Jean wrote: ↑Wed Mar 05, 2025 3:21 am
Games are supposed to be fun. Some people playing it are competing on unfun aspect of it (like those merit laders).
I don't think "fun" is the right word for what I'm really looking for At least. What I'm looking for is a
sustainable focus where I look forward to playing the next time. Like any activity, one person's excitement is another person's boredom. I'm trying to figure out what works for me.
Importantly, I'm looking for a game that will be fun for (many) years. The idea of spending 30 hours on a game and then dropping it for the next one, rinse and repeat does not appeal to me. I'm looking for something more than "distraction" or entertainment.
(I lack the words to describe the difference.)
I've likely been too focused on finding the right game/hobby/eSport instead of figuring out how to engage with it in the [for me] best fitting way.
The game I've spent the most time on total is World of Warships, almost 800 hours over the past 14 months or so. During that time, I've focused on different aspects and not all of them have been equally "fun".
Initially, I just played to earn credits and gain XP with a given ship in order to be able to buy another ship. Rinse and repeat. There are some 600-700 different ships in the game. I've acquired around 55 of them. "Collecting them all" allows for years of entertainment. Some players do pursue this goal. The devs know this. Some "special edition" ships retail for $140... that's real dollars! While I can't confirm it I saw someone claim to have spent $18,000 on the game over the years.
After some months, I discovered
https://na.wows-numbers.com/ranking/ and realized that I was a "below average" player. I changed my focus to increasing my win rate. Even though the game is team-vs-team it's theorized that good players contribute more than bad players (if your rate is >50%, you're likely helping more than you're hurting, at least on average) and so over time this should show up in the stats. Indeed, tracking my stats, the effect of this focus had on my game can be seen almost immediately. My win rate over the past 180 days has increased to above 52% which is considered "good" but not "great". (The median player has a win rate of 48%. However, if you look at the leaderboards, there are players with 60000 battles (I have 2500 battles) with an atrocious win rate of 44%. Clearly they do not play for team-wins at all. Yet, with 60,000 battles of maybe 5-20mins each, they gotta love playing given how often they're on the losing team.) Always focusing on winning can create a toxic experience though. Getting teamed up with a potato, who obviously doesn't care about the outcome, can be infuriating!
Ship strength depends on a combination of personal skill + captain buffs + consumable (think $$$) flag buffs. In a game where victory comes down to margins, being able to e.g. reload or repair 10% faster or 7 seconds sooner can be the difference between living or dying. As such I added the subgoal of maxing out a captain instead of maxing out my ships.
Now, there's something called premium ships which has strong implications for the in-game economics. They cost less credits to maintain => more credits to buy more ships. They earn more XP, etc. and they also make it easier to train your captains for... reasons. Premium ships either cost $$$ or they cost coal, which is yet another form of credit that is basically acquired by grinding. Fine! I started grinding and eventually was able to buy one, two, three, ... premium ships.
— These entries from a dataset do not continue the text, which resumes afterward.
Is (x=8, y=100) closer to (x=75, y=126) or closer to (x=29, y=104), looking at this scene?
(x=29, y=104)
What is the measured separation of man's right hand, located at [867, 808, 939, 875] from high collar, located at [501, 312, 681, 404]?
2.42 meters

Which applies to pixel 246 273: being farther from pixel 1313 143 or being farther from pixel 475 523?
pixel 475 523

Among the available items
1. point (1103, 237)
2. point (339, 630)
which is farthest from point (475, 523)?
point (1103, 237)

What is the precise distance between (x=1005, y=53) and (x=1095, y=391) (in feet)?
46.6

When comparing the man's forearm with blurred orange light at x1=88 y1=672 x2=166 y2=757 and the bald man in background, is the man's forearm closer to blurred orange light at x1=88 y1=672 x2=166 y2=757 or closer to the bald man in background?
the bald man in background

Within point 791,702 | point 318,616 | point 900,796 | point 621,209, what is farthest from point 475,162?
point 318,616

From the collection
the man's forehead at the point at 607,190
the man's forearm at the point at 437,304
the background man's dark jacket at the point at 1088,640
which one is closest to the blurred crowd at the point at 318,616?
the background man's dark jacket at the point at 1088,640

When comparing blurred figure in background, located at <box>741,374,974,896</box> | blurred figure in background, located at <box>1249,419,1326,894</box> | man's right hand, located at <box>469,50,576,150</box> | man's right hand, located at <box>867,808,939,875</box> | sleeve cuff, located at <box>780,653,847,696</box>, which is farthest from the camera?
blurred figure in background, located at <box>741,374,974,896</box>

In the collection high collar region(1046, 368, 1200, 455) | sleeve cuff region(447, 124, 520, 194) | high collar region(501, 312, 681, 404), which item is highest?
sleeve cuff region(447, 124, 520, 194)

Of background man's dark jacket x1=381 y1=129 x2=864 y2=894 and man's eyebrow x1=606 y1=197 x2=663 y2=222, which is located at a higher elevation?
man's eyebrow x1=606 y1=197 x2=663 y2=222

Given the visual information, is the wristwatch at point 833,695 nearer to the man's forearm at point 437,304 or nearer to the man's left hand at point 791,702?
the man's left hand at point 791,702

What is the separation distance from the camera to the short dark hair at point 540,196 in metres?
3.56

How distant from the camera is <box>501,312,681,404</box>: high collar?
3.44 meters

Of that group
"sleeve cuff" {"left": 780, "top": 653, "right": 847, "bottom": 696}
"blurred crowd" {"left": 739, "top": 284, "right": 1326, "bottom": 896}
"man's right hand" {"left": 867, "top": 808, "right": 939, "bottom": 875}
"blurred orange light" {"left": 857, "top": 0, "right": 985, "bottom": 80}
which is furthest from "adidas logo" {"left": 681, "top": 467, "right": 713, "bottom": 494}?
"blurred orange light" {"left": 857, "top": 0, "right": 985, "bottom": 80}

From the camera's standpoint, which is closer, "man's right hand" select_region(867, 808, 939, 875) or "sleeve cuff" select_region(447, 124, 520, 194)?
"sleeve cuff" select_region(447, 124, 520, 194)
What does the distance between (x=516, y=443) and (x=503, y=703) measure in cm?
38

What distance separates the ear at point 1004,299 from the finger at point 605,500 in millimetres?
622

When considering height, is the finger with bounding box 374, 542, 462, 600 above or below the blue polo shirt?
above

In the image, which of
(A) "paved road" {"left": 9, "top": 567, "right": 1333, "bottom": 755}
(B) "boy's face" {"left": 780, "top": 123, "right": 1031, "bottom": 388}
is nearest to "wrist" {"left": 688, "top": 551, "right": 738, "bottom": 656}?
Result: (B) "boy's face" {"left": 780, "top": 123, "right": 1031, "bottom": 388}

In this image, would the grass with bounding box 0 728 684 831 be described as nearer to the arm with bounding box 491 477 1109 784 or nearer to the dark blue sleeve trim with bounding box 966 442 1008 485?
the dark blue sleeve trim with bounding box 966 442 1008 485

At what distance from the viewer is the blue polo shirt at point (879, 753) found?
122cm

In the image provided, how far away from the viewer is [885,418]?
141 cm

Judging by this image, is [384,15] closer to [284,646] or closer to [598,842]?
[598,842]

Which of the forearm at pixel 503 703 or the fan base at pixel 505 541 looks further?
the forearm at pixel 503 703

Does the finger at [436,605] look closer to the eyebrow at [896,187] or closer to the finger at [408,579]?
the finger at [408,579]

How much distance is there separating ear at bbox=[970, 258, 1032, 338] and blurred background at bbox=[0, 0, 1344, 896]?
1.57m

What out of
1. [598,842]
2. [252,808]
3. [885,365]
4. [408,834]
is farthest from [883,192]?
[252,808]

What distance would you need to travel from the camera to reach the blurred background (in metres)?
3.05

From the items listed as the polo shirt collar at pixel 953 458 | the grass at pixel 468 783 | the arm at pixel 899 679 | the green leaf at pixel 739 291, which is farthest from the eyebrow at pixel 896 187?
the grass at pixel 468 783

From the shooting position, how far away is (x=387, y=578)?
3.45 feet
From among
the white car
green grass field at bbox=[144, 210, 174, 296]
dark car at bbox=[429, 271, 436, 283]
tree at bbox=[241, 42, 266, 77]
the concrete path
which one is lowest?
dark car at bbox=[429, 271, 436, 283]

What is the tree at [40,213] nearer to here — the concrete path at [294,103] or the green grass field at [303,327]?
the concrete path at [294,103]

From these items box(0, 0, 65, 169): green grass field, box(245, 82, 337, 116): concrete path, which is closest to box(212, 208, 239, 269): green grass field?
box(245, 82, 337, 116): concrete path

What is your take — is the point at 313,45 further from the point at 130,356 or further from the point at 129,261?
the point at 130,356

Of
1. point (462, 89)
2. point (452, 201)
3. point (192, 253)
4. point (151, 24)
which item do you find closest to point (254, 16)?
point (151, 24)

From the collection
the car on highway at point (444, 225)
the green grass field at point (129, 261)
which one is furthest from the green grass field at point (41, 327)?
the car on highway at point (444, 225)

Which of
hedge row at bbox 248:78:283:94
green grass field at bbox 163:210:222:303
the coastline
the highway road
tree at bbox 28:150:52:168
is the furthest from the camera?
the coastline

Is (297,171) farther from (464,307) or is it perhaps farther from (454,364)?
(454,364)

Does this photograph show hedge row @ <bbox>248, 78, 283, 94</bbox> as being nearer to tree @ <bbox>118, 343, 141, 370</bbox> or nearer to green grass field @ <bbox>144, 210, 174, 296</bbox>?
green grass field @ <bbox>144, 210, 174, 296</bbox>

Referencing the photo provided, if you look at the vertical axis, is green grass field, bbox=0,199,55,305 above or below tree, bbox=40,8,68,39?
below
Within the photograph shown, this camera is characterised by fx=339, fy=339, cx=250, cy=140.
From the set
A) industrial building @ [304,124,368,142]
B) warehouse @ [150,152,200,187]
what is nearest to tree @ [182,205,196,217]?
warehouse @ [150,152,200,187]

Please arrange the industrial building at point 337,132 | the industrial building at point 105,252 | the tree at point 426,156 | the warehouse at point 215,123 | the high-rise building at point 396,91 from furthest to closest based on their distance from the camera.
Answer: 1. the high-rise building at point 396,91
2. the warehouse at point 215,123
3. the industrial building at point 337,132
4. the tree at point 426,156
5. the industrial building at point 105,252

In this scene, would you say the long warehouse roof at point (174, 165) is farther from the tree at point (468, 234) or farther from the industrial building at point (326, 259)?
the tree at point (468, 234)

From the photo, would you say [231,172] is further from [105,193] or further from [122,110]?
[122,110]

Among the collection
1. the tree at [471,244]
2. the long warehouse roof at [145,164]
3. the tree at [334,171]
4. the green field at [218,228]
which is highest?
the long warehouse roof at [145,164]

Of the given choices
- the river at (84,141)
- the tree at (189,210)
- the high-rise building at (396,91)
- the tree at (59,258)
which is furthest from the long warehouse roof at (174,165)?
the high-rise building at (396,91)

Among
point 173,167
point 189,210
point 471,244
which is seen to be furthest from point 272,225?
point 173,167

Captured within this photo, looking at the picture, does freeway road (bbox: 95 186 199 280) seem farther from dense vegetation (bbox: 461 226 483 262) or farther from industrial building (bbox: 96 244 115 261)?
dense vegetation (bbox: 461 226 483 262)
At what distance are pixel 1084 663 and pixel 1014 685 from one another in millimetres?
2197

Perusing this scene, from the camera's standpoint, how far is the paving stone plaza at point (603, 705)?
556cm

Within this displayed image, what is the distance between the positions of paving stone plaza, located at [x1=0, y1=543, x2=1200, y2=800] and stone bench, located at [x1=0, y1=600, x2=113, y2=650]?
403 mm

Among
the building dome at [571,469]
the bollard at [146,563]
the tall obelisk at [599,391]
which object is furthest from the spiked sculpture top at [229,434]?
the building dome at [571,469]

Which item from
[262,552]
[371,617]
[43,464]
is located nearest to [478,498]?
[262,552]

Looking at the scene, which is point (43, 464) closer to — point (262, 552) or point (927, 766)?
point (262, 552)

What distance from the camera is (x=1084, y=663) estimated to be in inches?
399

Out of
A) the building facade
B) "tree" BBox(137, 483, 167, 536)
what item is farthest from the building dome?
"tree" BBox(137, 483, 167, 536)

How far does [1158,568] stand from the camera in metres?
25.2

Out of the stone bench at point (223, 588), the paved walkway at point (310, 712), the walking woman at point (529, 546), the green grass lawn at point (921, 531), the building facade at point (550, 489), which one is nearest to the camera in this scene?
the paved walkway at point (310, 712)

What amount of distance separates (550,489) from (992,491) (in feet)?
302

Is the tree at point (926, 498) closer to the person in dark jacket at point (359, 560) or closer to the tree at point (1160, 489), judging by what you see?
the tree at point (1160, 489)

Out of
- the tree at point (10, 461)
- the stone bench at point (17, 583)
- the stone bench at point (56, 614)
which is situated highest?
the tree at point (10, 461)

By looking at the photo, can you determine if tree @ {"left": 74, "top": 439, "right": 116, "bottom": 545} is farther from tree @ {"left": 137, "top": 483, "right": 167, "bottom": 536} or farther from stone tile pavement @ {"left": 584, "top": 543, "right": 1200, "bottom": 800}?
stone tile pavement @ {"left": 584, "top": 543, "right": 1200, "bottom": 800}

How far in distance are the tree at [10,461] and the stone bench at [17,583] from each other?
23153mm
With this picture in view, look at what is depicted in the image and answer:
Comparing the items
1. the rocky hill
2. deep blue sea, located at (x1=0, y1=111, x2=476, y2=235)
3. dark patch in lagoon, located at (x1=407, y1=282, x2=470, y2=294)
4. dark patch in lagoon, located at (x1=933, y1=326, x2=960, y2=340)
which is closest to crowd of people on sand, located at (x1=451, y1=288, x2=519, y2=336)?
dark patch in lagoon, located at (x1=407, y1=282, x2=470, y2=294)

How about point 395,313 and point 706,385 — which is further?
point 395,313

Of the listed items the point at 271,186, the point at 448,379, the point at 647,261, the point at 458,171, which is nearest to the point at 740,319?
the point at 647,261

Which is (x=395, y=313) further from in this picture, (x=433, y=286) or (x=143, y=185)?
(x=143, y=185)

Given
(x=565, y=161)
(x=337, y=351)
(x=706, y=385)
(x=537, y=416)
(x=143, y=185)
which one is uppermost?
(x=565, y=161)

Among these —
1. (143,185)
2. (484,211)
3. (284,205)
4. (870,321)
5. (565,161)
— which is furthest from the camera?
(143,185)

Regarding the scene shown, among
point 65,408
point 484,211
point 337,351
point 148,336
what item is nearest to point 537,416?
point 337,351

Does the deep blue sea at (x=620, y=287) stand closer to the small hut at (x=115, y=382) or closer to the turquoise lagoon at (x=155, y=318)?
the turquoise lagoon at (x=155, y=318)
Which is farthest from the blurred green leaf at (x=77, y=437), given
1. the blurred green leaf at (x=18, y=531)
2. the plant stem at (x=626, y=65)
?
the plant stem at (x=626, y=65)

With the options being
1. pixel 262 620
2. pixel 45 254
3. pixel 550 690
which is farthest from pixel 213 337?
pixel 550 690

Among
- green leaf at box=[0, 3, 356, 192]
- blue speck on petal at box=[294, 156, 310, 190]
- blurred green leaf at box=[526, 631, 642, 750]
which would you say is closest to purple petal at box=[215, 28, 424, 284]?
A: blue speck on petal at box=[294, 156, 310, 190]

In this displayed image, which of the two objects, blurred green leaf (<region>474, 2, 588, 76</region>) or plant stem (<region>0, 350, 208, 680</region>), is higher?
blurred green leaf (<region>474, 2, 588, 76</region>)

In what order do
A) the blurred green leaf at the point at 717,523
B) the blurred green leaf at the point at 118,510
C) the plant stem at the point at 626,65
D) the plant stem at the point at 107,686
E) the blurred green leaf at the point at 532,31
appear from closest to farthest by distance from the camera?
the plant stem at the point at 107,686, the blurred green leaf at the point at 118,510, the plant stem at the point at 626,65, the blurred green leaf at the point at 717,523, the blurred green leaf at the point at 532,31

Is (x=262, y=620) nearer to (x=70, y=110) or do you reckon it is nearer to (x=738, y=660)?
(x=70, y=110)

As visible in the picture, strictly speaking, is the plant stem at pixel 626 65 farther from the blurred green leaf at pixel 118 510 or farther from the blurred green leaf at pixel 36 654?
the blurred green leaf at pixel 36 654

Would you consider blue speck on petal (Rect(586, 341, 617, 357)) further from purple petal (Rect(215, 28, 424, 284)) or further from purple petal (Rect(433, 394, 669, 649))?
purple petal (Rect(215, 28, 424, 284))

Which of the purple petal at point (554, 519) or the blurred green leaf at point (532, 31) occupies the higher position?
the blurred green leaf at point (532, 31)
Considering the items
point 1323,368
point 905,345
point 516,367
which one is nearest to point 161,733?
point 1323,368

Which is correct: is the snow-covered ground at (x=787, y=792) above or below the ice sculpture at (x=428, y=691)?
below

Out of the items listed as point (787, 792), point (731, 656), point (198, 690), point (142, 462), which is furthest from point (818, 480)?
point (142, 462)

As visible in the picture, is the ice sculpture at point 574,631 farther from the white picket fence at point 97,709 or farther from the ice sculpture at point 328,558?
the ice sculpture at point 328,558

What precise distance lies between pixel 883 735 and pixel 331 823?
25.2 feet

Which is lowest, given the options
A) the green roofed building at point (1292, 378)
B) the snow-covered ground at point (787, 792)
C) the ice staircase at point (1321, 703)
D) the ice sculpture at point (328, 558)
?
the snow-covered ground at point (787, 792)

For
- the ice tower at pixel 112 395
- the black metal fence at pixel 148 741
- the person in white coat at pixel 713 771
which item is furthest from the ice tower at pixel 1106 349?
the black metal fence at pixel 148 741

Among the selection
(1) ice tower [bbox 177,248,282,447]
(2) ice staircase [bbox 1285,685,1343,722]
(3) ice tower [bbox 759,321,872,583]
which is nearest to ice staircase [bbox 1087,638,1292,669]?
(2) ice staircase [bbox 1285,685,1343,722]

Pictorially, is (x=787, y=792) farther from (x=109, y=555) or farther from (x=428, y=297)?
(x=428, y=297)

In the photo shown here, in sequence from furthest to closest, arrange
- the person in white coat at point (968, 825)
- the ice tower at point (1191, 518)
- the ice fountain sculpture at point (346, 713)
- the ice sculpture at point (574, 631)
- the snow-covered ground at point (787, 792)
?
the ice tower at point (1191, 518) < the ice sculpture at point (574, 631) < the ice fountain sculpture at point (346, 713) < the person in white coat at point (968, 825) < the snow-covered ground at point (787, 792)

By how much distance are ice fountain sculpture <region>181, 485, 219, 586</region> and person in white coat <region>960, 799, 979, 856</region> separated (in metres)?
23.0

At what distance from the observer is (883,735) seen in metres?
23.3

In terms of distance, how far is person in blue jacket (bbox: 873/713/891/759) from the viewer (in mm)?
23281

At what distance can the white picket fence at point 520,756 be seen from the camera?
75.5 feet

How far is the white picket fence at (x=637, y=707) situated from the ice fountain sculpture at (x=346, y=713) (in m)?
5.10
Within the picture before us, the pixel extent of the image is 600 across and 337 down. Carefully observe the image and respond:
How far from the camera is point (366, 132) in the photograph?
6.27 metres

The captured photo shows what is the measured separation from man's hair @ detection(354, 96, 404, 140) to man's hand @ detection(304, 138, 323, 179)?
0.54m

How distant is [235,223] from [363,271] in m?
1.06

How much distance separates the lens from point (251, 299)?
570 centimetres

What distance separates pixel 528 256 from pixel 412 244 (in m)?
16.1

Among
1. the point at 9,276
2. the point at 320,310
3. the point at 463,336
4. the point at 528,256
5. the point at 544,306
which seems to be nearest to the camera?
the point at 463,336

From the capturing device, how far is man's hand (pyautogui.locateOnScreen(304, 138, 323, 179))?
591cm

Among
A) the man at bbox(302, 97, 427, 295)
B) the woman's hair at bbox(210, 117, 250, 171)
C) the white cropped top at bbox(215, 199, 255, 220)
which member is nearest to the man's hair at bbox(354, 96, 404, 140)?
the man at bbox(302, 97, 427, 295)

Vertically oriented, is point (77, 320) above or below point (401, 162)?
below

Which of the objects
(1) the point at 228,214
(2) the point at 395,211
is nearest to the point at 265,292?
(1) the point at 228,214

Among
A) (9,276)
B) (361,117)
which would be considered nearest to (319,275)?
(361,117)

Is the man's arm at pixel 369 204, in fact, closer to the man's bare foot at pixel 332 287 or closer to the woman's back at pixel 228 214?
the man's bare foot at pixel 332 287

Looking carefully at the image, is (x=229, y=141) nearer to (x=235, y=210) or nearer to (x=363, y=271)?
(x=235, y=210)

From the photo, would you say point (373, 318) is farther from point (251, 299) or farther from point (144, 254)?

I think this is where it went wrong. There are constant events in the game that generously hands out "free stuff" (coal, steel, credit, flags, XP in their various forms, ...) for those who are willing to grind extra. These are usually exponentially demanding tasks. Once you're committed, you're closer to the goal if and only if you just grind a little bit more. And you don't want to stop "now you've come this far". This is the equivalent of "one more year"-syndrome. Just 1,000,000 more in BB damage, and you get a 10,000 in coal bonus---something that would take 15-25 days of normal grinding.
Enough of that ... so I'm taking a break.
OTOH, I've seen examples of a play-focus I have not engaged with. These are people who have played thousands of games with the same ship. "Fear not the man who has practiced a thousand different kicks once, ... ", said Bruce Lee. This completely eliminates the chase for credits, xp, coal,... or new ships. In my favorite/most=played ship (
USS Marblehead), I actually have a win-rate of 60%.
Whew! That was a very long-winded way of saying that there are many ways to engage with a game if the game is rich or complex or "infinite" enough. However, it's not immediately clear which "mode" one is in or steered into when getting into a game. Games are sufficiently different that patterns are not immediately obvious. However, over time, they do reveal themselves.
Now I just have to find the right fit.